### Instructions for the task:
Rewrite the records from the line with "Within this captured" through the end of the records, swapping "farthest" for "most distant" and leaving everything else the same.

(Image and question records)
--------------------------------
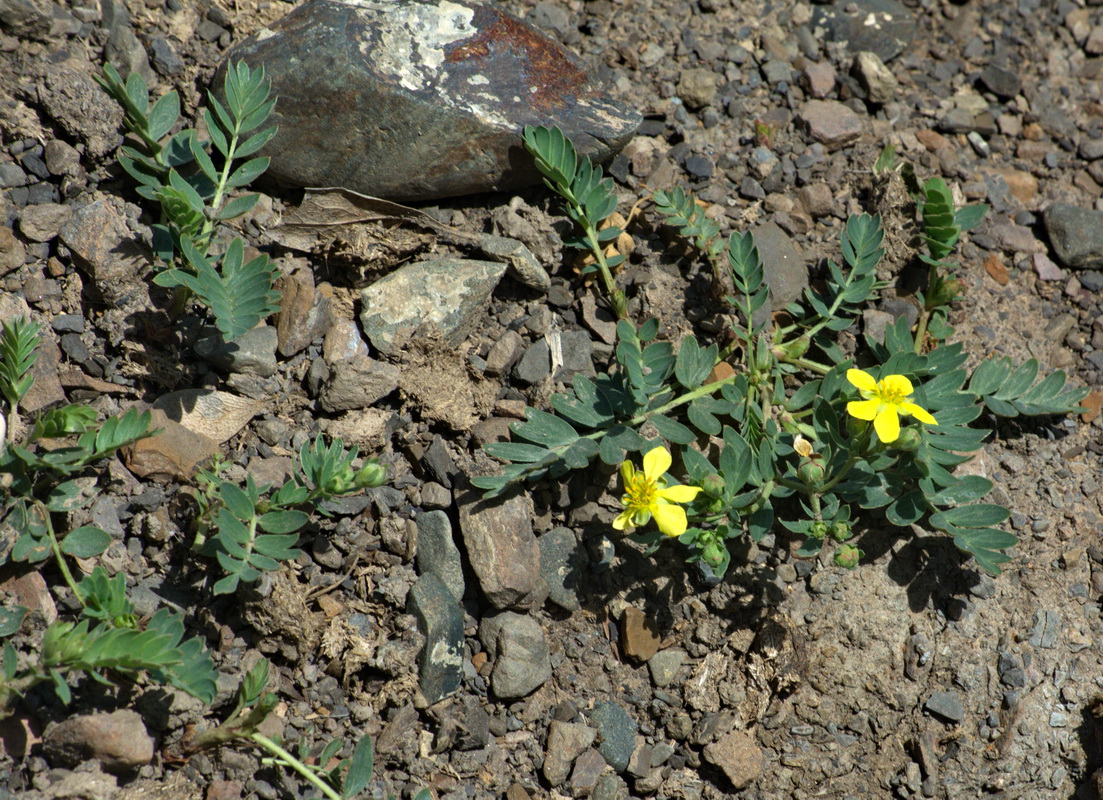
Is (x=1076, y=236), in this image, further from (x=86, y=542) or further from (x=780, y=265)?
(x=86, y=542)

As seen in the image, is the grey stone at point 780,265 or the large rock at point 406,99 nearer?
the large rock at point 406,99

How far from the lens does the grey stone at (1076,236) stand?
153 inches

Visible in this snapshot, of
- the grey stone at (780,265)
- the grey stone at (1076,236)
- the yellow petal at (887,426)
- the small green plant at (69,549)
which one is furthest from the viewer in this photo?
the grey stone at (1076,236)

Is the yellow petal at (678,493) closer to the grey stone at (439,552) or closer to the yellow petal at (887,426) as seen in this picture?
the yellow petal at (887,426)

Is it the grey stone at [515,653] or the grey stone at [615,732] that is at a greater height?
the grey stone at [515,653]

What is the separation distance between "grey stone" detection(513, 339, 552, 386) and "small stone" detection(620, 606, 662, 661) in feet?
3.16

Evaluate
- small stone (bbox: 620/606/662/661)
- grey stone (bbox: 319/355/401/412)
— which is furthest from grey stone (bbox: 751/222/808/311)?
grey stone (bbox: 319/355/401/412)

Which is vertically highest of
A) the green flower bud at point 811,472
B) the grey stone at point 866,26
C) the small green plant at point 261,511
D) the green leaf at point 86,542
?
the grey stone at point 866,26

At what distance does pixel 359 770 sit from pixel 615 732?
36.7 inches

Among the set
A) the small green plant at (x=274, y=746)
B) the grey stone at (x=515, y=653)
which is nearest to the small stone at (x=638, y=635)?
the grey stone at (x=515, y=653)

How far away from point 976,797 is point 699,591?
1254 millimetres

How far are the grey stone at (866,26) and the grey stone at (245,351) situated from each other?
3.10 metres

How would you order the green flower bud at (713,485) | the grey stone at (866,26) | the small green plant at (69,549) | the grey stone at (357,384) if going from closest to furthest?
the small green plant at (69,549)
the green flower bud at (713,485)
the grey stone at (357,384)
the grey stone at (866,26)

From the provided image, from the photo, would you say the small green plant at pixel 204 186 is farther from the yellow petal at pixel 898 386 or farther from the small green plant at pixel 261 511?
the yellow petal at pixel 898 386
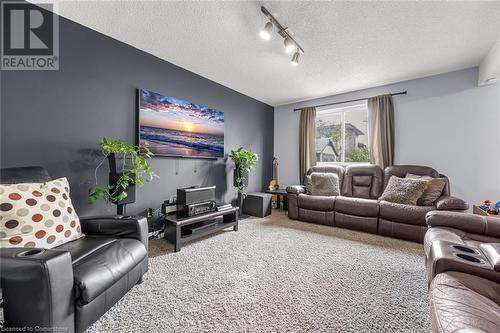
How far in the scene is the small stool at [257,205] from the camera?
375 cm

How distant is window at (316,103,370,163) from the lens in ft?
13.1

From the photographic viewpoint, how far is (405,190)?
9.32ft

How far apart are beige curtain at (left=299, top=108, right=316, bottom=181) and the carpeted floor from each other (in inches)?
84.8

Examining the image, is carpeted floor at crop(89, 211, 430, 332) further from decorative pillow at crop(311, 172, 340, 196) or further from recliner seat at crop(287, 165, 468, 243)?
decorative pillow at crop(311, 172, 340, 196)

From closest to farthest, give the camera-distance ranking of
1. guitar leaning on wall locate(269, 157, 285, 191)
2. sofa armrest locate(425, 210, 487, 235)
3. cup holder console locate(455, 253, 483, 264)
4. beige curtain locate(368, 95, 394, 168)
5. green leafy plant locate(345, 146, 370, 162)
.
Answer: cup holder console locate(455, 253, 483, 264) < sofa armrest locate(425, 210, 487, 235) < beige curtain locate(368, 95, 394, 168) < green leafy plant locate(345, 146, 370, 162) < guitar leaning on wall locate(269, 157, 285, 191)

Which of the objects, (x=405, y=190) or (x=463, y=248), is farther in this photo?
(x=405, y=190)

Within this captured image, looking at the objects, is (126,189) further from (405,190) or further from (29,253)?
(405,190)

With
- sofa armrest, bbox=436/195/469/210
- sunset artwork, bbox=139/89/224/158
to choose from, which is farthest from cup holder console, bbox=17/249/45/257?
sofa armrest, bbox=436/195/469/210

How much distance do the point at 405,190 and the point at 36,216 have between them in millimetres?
--------------------------------
### Solution to this exercise:
Within this captured image, looking at the objects, is (126,189) further from (405,190) or further from (29,253)?
(405,190)

With
- sofa armrest, bbox=436/195/469/210
- sunset artwork, bbox=139/89/224/158
to choose from, which is most distant from cup holder console, bbox=17/249/45/257?
sofa armrest, bbox=436/195/469/210

How much distance do the point at 405,190 and the point at 36,216 have between them in millimetres?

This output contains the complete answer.